# Short task
In the data, change "arched window" to "curved window" in the stretch from the line containing "Taking a look" through the line containing "How far is the", and give only those lines with nothing else altered.

# Material to process

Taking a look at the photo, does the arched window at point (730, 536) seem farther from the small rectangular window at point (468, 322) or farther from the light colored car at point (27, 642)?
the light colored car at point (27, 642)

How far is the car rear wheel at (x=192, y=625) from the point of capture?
==
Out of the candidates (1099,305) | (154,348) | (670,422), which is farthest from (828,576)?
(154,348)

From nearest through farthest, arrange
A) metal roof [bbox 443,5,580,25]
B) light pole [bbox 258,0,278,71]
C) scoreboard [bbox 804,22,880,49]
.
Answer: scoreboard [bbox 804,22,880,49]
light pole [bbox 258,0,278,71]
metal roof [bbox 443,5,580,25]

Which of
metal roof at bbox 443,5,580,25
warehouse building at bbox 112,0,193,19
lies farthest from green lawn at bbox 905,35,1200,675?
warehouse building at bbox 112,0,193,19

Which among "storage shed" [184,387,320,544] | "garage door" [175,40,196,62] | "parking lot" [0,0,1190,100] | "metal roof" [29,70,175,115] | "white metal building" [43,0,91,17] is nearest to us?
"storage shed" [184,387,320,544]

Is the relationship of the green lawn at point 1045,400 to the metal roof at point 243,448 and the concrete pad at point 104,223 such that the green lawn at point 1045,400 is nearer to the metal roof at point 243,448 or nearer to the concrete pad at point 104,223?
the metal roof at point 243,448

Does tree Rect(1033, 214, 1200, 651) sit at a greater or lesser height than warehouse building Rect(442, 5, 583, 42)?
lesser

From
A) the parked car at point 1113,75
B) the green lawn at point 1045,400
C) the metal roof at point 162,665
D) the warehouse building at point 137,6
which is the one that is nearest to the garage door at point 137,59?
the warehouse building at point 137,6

# Response
Taking a look at the photo, does the curved window at point (730, 536) seem farther from the small rectangular window at point (468, 322) or farther from the light colored car at point (27, 642)?
the light colored car at point (27, 642)

How far is the car rear wheel at (x=192, y=625) from the point of capture?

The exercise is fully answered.